# [KUTIPAN TEKS]
+++

Jangan Kaget Melihat Bekas Darah di Rumah Duka

Minggu, 22 Januari 2017 – 00:07 WIB
MA'SEMBA: Pengantaran jenazah di tempat terakhir dengan mengangkat peti jenazah yang diringi dendangan ritual dan loncat-loncat sebagai penghibur bagi keluarga yang ditinggalkan. Foto: YEDIDAH PAKONDO/RADAR TARAKAN/JPNN.com

jpnn.com - jpnn.com - Di mana pun Suku Toraja berada, selalu berusaha untuk membawa adatnya ketika tengah dihadapkan dengan duka cita. Perayaan pesta kematian Suku Toraja tetap dilakukan meski mereka berada di perantauan.

Bukan untuk memamerkan budaya leluhur, tetapi perayaan yang dilakukan Suku Toraja hanya ingin menghibur diri beserta keluarga besarnya yang baru saja ditinggalkan orang terkasih.

BACA JUGA: Tugu Kuntilanak, Setujukah Anda?

YEDIDAH PAKONDO, Tarakan

Ketika Anda berkunjung di pemakaman Suku Toraja yang berada di perantauan, jangan kaget ketika melihat bekas darah yang ada di sekitar kediaman rumah duka. Itu adalah darah kerbau yang muncrat saat disembelih.

BACA JUGA: Dua Anak Kuliah, Tentara Nyambi jadi Kusir Delman

Juga jangan heran melihat kunjungan tamu yang turut berbela sungkawa yang lama, silih berganti.

+++

# [DATA YANG DIBERIKAN]
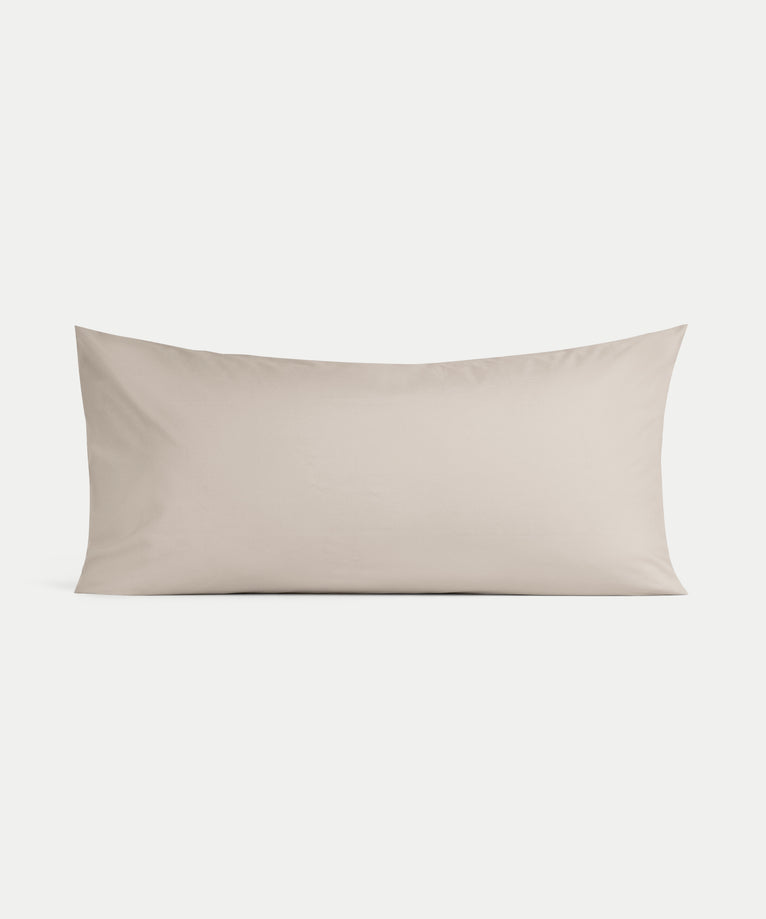 Pillowcase Egyptian Cotton Percale 400TC | Latte
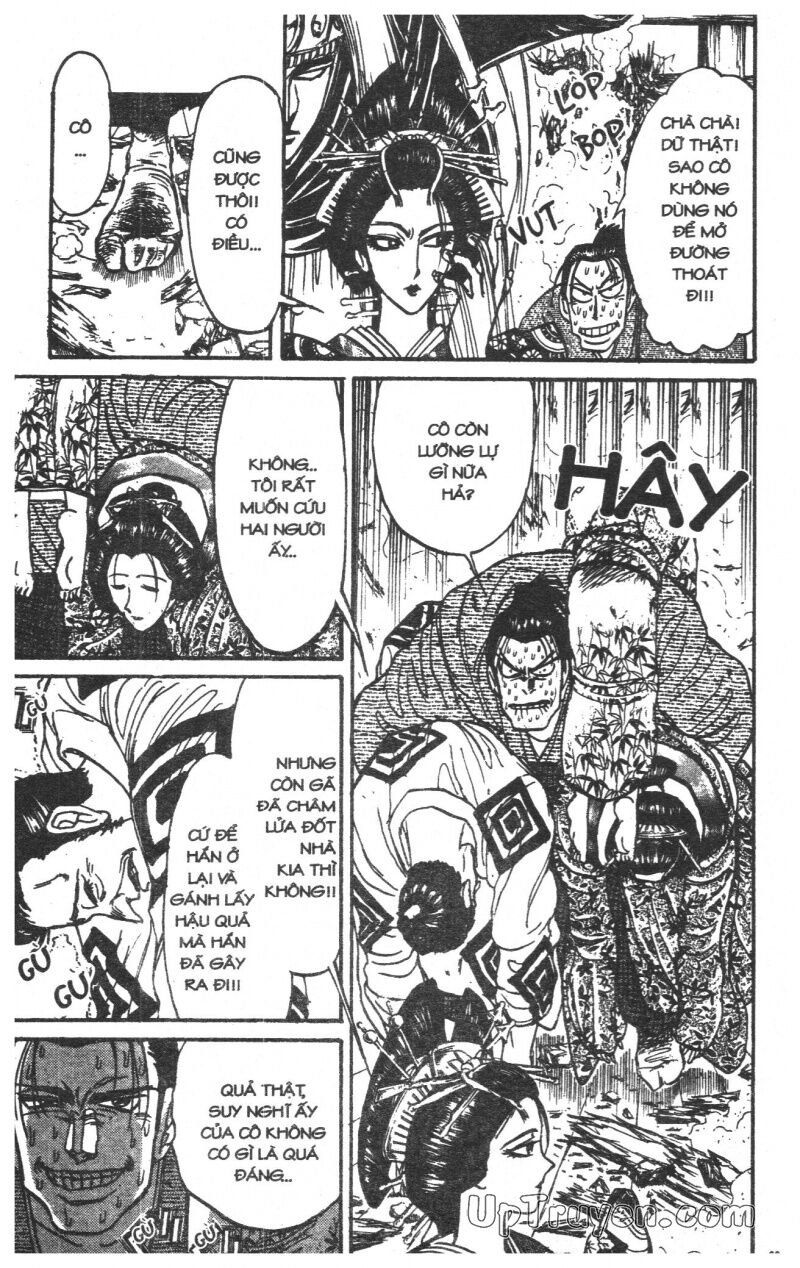 Karakuri Circus - Gánh Xiếc Quái Dị: Chapter 24
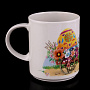 Кружка "Цветная Пасха" (форма "Стандарт") ИФЗ, фотография 2. Интернет-магазин ЛАВКА ПОДАРКОВ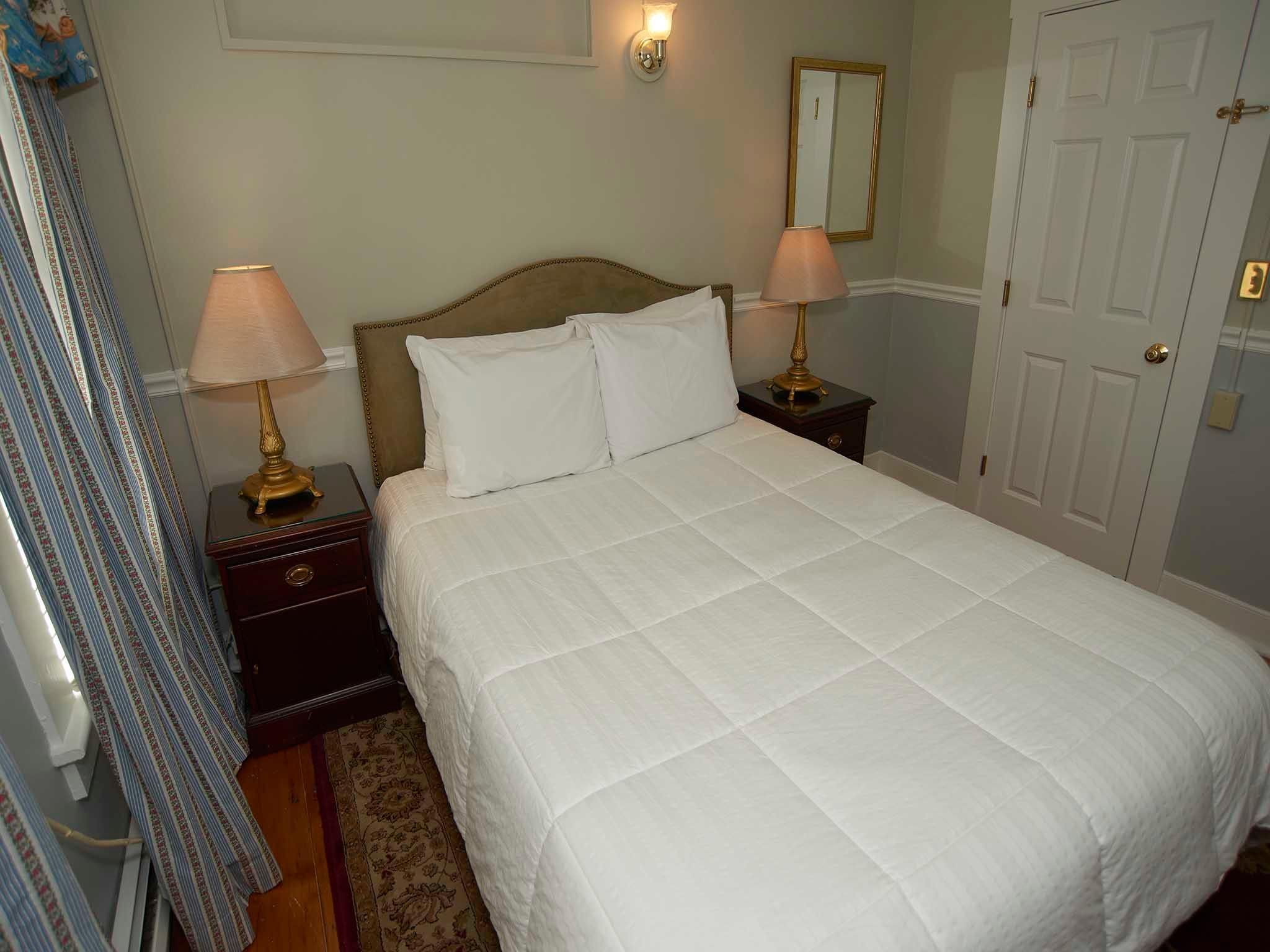 The House 18 Queen (no pe-Double room-Ensuite-Standard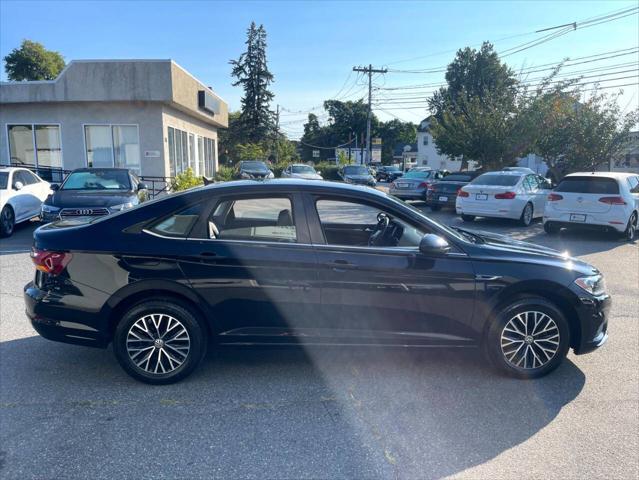 used 2019 Volkswagen Jetta car, priced at $15,995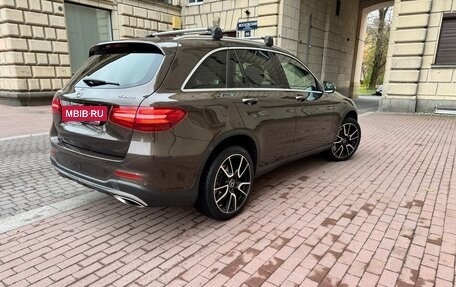 Mercedes-Benz GLC, 2015 год, 3 090 000 рублей, 11 фотография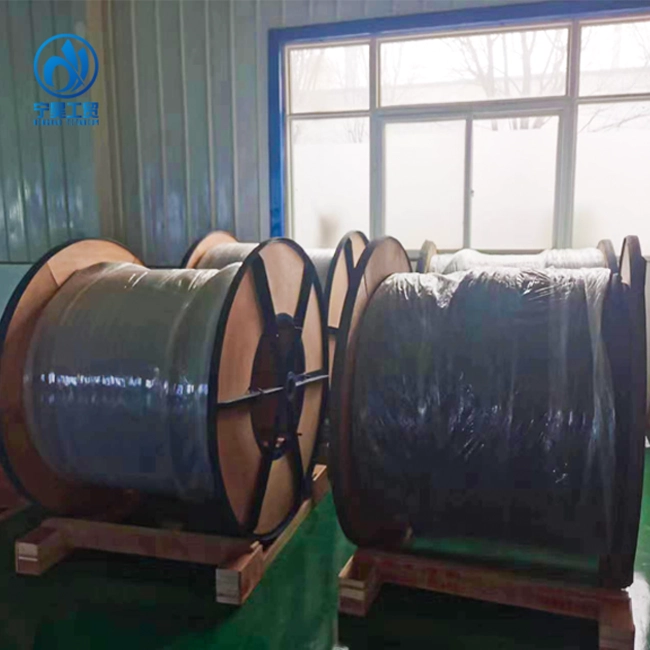 MMO Ti flexible anode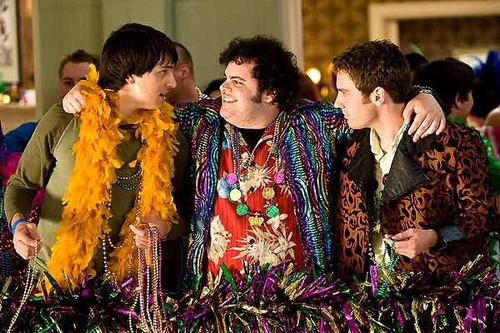 brett harrison josh gad nicholas d'agosto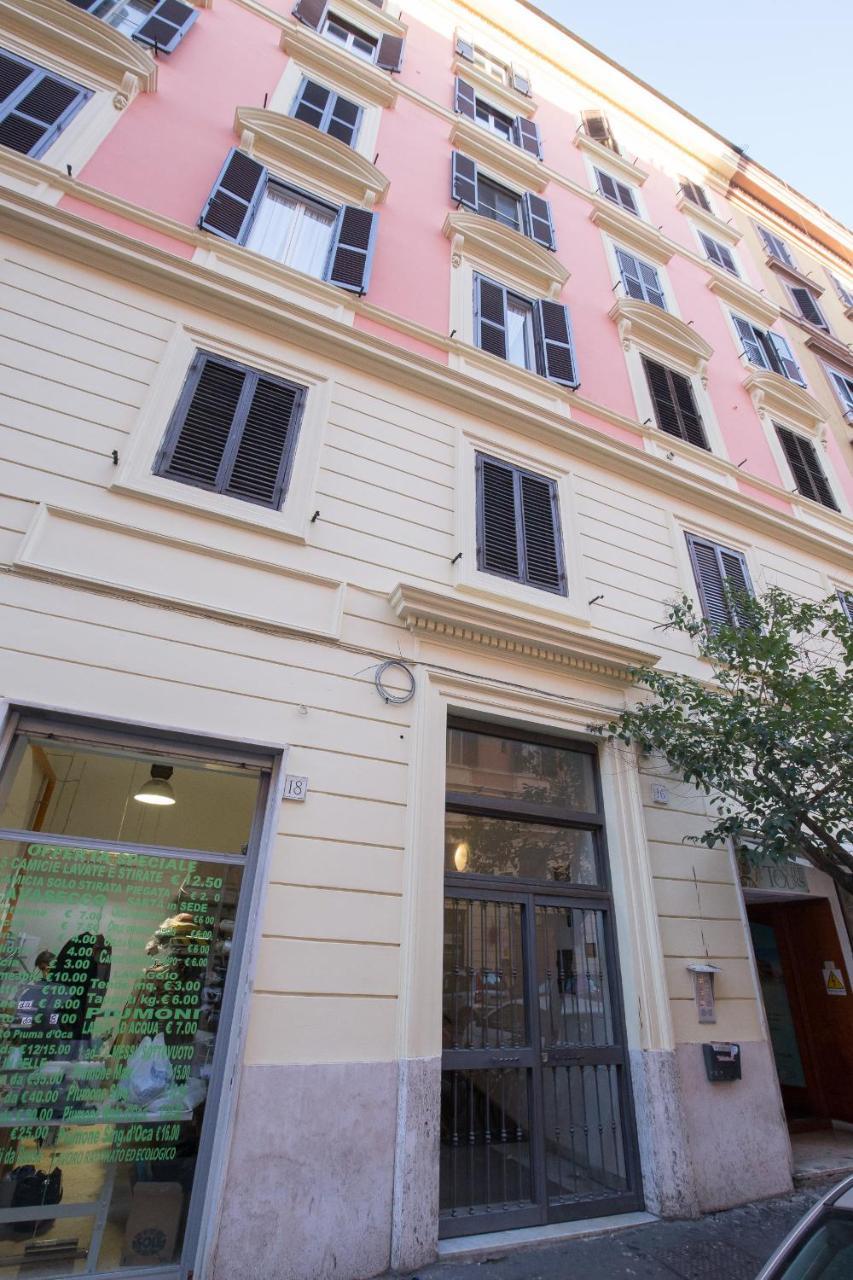 Suite House Vaticano Ρώμη Εξωτερικό φωτογραφία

+++

# [TUGAS A]
Menurut artikel tentang adat kematian Suku Toraja, bekas darah di sekitar rumah duka berasal dari apa?
# [TUGAS B]
Tuliskan kembali bagian artikel tentang adat kematian Suku Toraja, mulai dari "BACA JUGA: Tugu" hingga "muncrat saat disembelih.".
# [TUGAS C]
Teruskan artikel tentang adat kematian Suku Toraja mulai setelah kalimat terakhirnya.

# [JAWABAN ANDA A]
Dari darah kerbau yang muncrat saat disembelih.

# [JAWABAN ANDA B]
BACA JUGA: Tugu Kuntilanak, Setujukah Anda?

YEDIDAH PAKONDO, Tarakan

Ketika Anda berkunjung di pemakaman Suku Toraja yang berada di perantauan, jangan kaget ketika melihat bekas darah yang ada di sekitar kediaman rumah duka. Itu adalah darah kerbau yang muncrat saat disembelih.

# [JAWABAN ANDA C]
Dan biasanya keluarga yang ditinggakan tidak akan pernah berpindah tempat dan hanya duduk dekat jenazah saja hingga prosesi selesai.

BACA JUGA: Bripda Nabila, Menembak Membelakangi Sasaran, Dor!

Pada pelaksanaan pesta kematian di perantauan seperti di Tarakan, Kalimantan Utara, jenazah sangat jarang langsung dimakamkan begitu hari saat meninggal.

Karena pihak keluarga yang berduka masih perlu menunggu sejumlah sanak keluarga yang berada di daerah lain untuk datang hingga dapat dilanjutkan prosesi pemakaman.

Menurut peraturan dari pihak rumah sakit dan pemerintah, masyarakat Toraja jika di perantauan paling lama 4 hari jenazah dapat disemayamkan di rumah duka.

Namun, terkadang budaya Suku Toraja yang harus menunggu kedatangan keluarga dari luar daerah bisa sampai melebihi 4 hari, setelah itu baru akan dilaksanakan prosesi pemakaman.

“Biasanya kami menunggu keluarga dulu baru dapat melakukan pemakaman,” ungkap Ruben Ruba’ (63), salah seorang masyarakat Suku Toraja yang berada di Kota Tarakan.

Selama jenazah disemayamkan di rumah duka, Suku Toraja di perantauan biasanya melakukan kegiatan yang tentunya dilakukan dengan budaya adat Toraja seperti pemotongan kerbau dan babi.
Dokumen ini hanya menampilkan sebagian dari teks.